Depois, há a colmeia dos desempregados, cujo pagador é a Segurança Social, os que conjugam o biscate não declarado com o estarem cronicamente sem emprego e desse rotativismo espertalhão fazem modo de vida. Trabalhadores de nada, engrossam as estatísticas que envergonham governos e mostram como o capitalismo explora a mais valia e gera a sub-ocupação da mão de obra.
Além disso, temos os que estudam para serem chefes e acabam por se tornarem índios, licenciados em caixas registadoras, mestrados para andarem a vender ao balcão, sonhos de patrão, pesadelos de amanuenses.

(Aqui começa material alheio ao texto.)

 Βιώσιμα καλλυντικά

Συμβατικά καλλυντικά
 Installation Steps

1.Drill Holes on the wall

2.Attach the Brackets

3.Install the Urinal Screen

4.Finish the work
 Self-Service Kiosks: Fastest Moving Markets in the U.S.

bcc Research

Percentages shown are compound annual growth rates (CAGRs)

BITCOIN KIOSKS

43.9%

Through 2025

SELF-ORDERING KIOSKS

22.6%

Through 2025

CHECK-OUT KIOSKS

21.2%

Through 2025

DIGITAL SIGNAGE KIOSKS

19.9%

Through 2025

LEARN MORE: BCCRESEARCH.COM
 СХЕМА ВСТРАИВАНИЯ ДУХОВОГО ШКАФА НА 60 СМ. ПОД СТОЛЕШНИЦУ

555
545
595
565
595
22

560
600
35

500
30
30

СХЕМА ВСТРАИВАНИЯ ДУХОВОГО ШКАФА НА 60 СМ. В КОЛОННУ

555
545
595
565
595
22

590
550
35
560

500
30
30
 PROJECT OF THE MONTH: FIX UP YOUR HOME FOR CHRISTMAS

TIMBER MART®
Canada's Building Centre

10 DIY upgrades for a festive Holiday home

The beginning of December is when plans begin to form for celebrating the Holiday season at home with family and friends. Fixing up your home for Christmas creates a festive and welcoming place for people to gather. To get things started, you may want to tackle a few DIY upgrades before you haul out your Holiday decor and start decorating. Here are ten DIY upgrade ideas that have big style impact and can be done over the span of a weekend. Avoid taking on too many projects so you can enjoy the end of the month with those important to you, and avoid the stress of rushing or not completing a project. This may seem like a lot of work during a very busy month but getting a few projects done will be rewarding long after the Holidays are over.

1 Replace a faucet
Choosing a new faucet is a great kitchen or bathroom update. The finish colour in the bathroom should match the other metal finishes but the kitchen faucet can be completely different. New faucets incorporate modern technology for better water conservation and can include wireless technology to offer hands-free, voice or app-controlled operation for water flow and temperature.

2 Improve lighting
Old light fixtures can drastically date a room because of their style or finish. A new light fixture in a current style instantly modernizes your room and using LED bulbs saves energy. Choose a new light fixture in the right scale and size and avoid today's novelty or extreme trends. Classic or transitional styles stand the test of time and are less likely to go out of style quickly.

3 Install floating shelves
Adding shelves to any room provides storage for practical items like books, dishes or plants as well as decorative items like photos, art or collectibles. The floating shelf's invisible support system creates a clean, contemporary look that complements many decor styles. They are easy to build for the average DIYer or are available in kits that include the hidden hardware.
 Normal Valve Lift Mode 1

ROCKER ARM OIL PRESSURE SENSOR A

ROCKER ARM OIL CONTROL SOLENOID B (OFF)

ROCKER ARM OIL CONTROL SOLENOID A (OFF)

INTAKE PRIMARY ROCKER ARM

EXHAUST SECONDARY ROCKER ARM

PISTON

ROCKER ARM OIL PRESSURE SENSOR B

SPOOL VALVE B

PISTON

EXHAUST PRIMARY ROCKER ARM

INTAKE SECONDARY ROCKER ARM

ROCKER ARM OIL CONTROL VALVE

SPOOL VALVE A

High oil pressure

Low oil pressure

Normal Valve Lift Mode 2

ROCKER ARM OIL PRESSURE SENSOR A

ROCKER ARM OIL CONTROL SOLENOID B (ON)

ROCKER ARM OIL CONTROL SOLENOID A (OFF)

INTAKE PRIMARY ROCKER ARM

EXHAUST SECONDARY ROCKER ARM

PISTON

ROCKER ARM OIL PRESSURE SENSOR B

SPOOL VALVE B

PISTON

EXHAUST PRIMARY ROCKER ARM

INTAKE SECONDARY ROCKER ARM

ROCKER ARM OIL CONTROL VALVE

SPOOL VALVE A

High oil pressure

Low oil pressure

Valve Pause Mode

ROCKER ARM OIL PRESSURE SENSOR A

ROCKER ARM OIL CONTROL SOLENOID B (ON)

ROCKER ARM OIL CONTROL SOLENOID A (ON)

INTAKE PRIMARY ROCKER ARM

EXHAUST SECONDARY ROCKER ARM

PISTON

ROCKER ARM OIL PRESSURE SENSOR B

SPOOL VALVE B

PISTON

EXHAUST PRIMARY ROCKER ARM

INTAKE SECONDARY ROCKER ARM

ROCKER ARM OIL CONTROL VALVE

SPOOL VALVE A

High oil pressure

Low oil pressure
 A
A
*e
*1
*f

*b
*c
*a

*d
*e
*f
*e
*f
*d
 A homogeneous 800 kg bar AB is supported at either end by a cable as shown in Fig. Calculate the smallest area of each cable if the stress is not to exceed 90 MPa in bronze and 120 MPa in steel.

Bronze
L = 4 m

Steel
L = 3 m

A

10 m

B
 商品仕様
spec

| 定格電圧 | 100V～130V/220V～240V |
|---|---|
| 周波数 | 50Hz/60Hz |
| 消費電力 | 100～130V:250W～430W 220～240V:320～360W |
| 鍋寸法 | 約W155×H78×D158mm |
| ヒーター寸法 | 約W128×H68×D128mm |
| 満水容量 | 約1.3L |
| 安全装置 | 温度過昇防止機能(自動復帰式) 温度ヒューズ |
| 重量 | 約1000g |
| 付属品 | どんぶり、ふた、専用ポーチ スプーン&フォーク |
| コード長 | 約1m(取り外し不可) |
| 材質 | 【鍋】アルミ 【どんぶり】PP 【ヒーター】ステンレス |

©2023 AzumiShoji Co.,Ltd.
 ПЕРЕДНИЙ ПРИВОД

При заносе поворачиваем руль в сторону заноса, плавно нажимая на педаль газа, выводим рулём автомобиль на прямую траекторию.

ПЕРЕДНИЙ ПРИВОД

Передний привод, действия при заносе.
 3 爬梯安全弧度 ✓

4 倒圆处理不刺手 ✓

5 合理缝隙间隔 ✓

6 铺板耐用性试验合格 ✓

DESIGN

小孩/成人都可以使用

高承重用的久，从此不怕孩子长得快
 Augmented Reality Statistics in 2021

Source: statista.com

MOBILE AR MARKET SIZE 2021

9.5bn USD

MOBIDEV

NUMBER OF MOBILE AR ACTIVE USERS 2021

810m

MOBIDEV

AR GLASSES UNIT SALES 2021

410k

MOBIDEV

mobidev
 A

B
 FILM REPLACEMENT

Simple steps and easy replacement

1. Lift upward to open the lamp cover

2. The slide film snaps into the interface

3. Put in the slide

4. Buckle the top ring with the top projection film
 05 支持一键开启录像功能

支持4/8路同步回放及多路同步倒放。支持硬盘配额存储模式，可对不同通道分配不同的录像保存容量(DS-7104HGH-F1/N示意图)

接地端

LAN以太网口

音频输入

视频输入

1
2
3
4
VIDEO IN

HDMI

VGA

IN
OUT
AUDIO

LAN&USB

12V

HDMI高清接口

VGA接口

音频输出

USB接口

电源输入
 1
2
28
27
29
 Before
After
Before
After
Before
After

Há finalmente, todos os que para aqui migraram, os que fazem o trabalho em que os nossos não pegam, os brasileiros que alimentam a restauração, os eslavos que seguram na construção civil, e mais as que as fazem madrugadas nas limpezas, sujando-se na nossa escória, ou noitadas trabalhando no comércio do sexo, o corpo em aluguer com opção de compra.
Hoje é primeiro de Maio. Estão muitos na rua, pelo trabalho contra o capital, outros em casa, a passar roupa a ferro porque amanhã é dia de trabalho, a dormir porque ao menos hoje não há que amanhecer, ou porque não, a terem, enfim, um momento de amor, agarrados ao seu parceiro ou a um aparelho de televisão.